EXTRACT —
>> Start

It lists all the possible changes that can occur in a graph. The events are:
graph clear
This should barely happen, but if this is the case, instead of sending as many remove events as there are elements in the graph, this event is sent.
element add
This is sent each time a node or edge is added.
element remove
This is sent each time a node or edge is removed.
attribute change
This is sent each time an attribute is changed in an element (node, edge or the graph).
One can register a listener in a graph like this:
"Graph g = new Graph( "" ); g.addGraphListener( myListener );"
After this, the listener “myListener” will receive notifications of every change in the graph structure and attributes.
In the GraphStream API, all the UI and graph displaying (that lives in the “org.miv.graphstream.ui” package), uses this feature to keep in sync with the current state of the graph.
This indeed allows to separate the graph manipulation, and its various side-effects in process that depend on it. This way, other graph classes that can (will!) appear in the API will be able to use directly the UI features without changes.
This feature also allow one of the features of GraphStream that permit to build a distributed application, where a graph and the algorithms that modify/use it lie on one machine, whereas the display of this graph and various data collected on it runs on another machine.
The uses of such a feature are numerous.
TODO: explanation of the inner working of the graph class:
Input and output in GraphStream are simple (once again). To read a graph instantiate one and call the “read(String filename)” method. To write a graph call the “write(String filename)” method. That's it.
If you are in a hurry, you can stop reading here. The recipe given above just works. However the next sections give details for interested readers.
The whole I/O package (“org.miv.graphstream.io”) of GraphStream is made of readers and writers very similar to the one found in the Java Development Kit. Each reader and writer is specific to a graph file format.
The whole I/O package is made to be independent of the “graph” package. This means that you can use it without using the graph classes provided by GraphStream. It can also be useful for example to output a graph on disk without ever constructing a graph in memory, merely by generating events. More on this topic later.

>> End

PROVIDED DATA —
>> Start

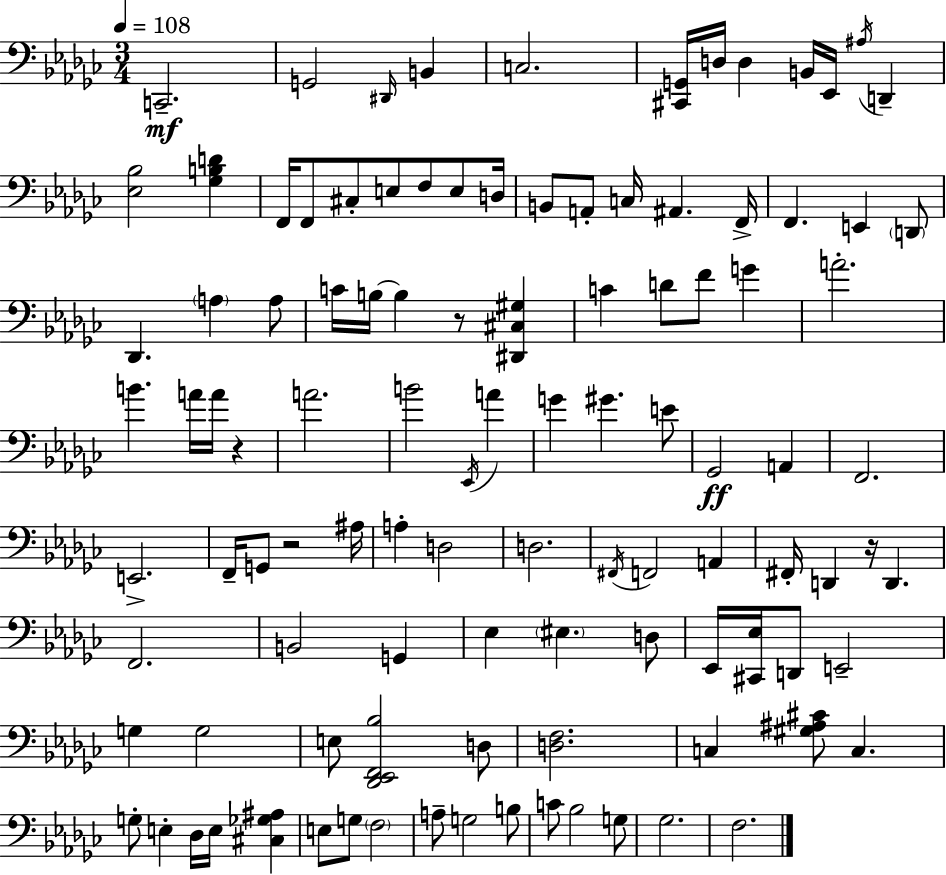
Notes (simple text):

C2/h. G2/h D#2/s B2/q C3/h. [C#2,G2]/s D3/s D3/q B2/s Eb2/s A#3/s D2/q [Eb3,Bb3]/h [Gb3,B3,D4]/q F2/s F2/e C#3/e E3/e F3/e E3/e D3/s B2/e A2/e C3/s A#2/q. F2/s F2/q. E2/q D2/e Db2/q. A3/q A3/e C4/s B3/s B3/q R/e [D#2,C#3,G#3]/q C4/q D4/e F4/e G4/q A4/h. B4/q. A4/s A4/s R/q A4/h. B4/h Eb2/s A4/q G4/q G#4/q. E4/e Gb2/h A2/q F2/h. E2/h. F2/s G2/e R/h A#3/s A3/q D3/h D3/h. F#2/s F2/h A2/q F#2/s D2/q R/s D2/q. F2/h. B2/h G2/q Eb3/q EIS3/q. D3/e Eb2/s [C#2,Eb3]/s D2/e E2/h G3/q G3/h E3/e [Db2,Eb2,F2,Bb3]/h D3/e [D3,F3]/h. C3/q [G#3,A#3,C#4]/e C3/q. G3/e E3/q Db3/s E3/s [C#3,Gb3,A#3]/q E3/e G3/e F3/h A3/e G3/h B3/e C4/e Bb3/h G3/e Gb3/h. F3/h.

>> End

Copy the GraphStream text between "attribute change" and "features without changes.", inclusive, substituting "changeListener" for each "myListener".

COMPLETE OUTPUT —
attribute change
This is sent each time an attribute is changed in an element (node, edge or the graph).
One can register a listener in a graph like this:
"Graph g = new Graph( "" ); g.addGraphListener( changeListener );"
After this, the listener “changeListener” will receive notifications of every change in the graph structure and attributes.
In the GraphStream API, all the UI and graph displaying (that lives in the “org.miv.graphstream.ui” package), uses this feature to keep in sync with the current state of the graph.
This indeed allows to separate the graph manipulation, and its various side-effects in process that depend on it. This way, other graph classes that can (will!) appear in the API will be able to use directly the UI features without changes.